Restate word for word only the lines from the one with "CAST A SPELL" through the end of the records; no pictures belong in the copy.
--
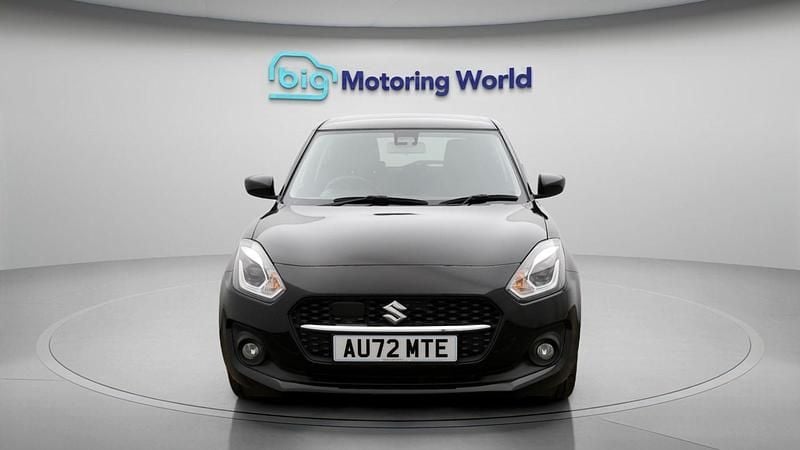 Used Suzuki Swift SZ-T 83 HP (61 kW) 2022 Black Hatchback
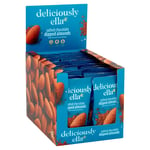 Deliciously Ella - Salted Chocolate Dipped Almonds, Vegan Friendly, 30g x 24 Packs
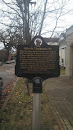 Creole Firehouse Historic Marker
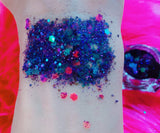 CAST A SPELL Chunky Glamdoll Glitter - inkeddollcosmetics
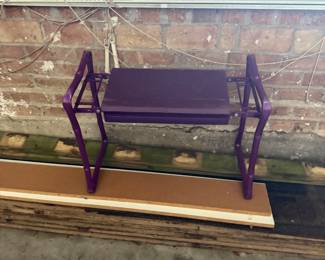 Gardening bench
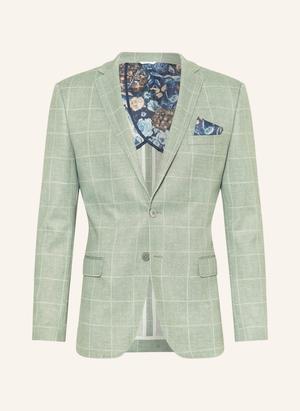 Paul Marynarka Garniturowa Slim Fit gruen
--
## Written response
 CAST A SPELL Chunky Glamdoll Glitter - inkeddollcosmetics
 Gardening bench
 Paul Marynarka Garniturowa Slim Fit gruen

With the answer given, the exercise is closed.